Mom, someone has spammed my inbox! What do I do?

We have all been there!

I was carefully applying the sugar frosting onto the mouth-watering blueberry cheesecake to offer it a creamy texture. It was the result of organizing best tips from a minimum of ten recipes on YouTube, when suddenly I heard a yell- “Mom!”

I left everything as is (leading to extra frosting spilling over the cake) and rushed out to the dining room to see that my dear daughter was checking her e-mails on her laptop. I see everything was ok with the child so heaving a sigh of relief, asked her, “What is it dear? Any unexpected news? You did scream at the top of your lungs to call me out here?”

Look at my inbox, Mom! I have 50 unread mails, 50… from XYZ bank!”

One look at the inbox and yes, it was indeed strange, or rather this is SPAM- I thought out loud.

My daughter continued, “This one here says the first 50 people to fill up the attached form stand a chance of winning a prepaid credit card of Rs 50,000!! Shall I click and check? I won’t share any personal details, promise.”

“Woah! Don’t even go there little lady. Just think, why should anyone give away such gifts? What do I always tell you?”

The little lady timidly replies, “That there are no free lunches. So I will mark all these unsolicited mails as junk and delete them.”

And then, I just remembered that my excellent blueberry cheesecake is now ruined due to this trail of spam mails.

Like I said earlier, we all have been there. Unsolicited and often suspicious mails pop up in our mail boxes and this is something all parents want to help their kids out with but we too may be unsure whether the mail is genuine or intended to steal our personal data online. Fear not! Here’s a quick refresher on spam so that you and your children can all stay safe online.

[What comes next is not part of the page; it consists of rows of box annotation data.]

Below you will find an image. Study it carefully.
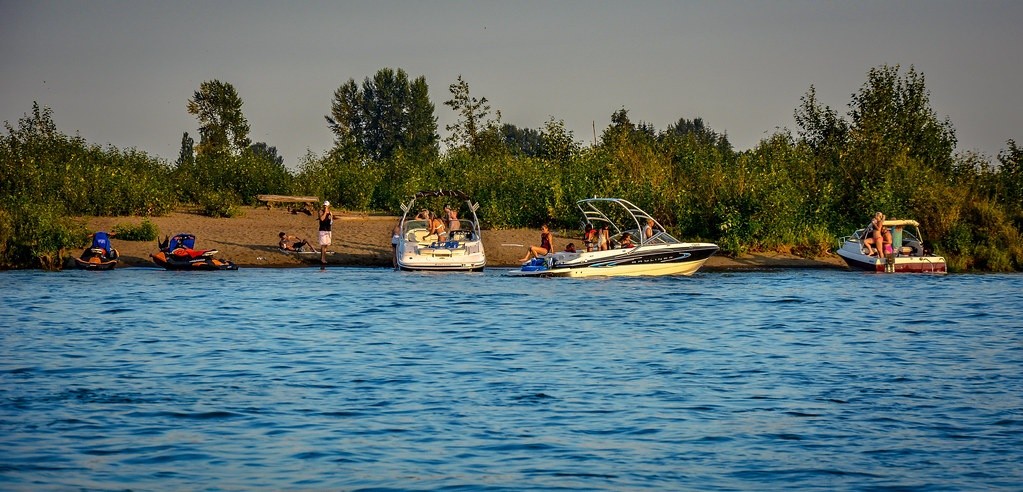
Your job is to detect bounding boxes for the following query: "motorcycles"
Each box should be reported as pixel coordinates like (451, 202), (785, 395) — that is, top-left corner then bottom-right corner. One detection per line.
(149, 233), (238, 270)
(72, 232), (121, 271)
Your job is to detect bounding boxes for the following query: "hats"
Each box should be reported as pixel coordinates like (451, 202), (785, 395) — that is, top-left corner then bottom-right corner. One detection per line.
(323, 201), (330, 206)
(443, 204), (451, 210)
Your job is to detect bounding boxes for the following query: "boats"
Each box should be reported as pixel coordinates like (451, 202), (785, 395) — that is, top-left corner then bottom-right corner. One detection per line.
(508, 195), (719, 277)
(836, 219), (950, 278)
(391, 189), (487, 272)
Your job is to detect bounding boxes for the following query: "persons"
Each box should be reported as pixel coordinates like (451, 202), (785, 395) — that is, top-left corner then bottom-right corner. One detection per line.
(415, 204), (460, 242)
(422, 211), (448, 249)
(880, 226), (893, 258)
(254, 199), (314, 224)
(279, 232), (318, 253)
(563, 243), (577, 253)
(579, 223), (634, 252)
(864, 212), (885, 258)
(518, 224), (554, 262)
(641, 217), (655, 245)
(318, 200), (333, 263)
(392, 226), (401, 271)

Question no. 1: What is ‘Spam’?

According to Intel Security, “Spam is an email message sent to multiple recipients who did not ask to receive it. Email messages are not considered spam if a user has signed up to receive them or if they come from a trusted source.”

Question no. 2:  Why do people send spam?

Well, it could be for any of these reasons:

  • To sell products
  • To phish for information with an intent to exploit
  • Send malware
  • To lure people to inappropriate sites

Question no. 3: What are the most popular types of scams or frauds initiated via spam mails:

  • Employment offers, especially the work from home types
  • Lottery, remittance of large sums from abroad or quick money-making
  • Mails purportedly from your bank, other financial institutions and government authorities directing you to other sites or asking you to download attachments to verify details
  • Dating site scams wherein unsuspecting users are emotionally blackmailed to part with money
  • E-tailer scams: mails from online sellers that ask for more money to ship products (usually expensive)
  • Education offers, especially abroad

The next step is learning to identify possible Spamming techniques by looking out for the following:

  • Check sender’s address – Do you know the sender? Does the email id look fabricated?- Hmm, suspicious
  • Spelling – Spam mails are often grammatically incorrect
  • Tone – The tone of the mail is general, not personal E.g.: It will address you as Dear Customer and not by your first name – Hmm, suspicious
  • Attachments – Does it contain a link to other sites or .exe files? – Definitely suspicious
  • Update details – Is it from your bank or credit card company, asking you to update details or verify password? – Strongly suspicious
  • Lure – Is it about a free gift, lottery, windfall gain, and easy money-making schemes? – Definitely suspicious

Now how do you play Superhero and create a safety shield around your family’s online life?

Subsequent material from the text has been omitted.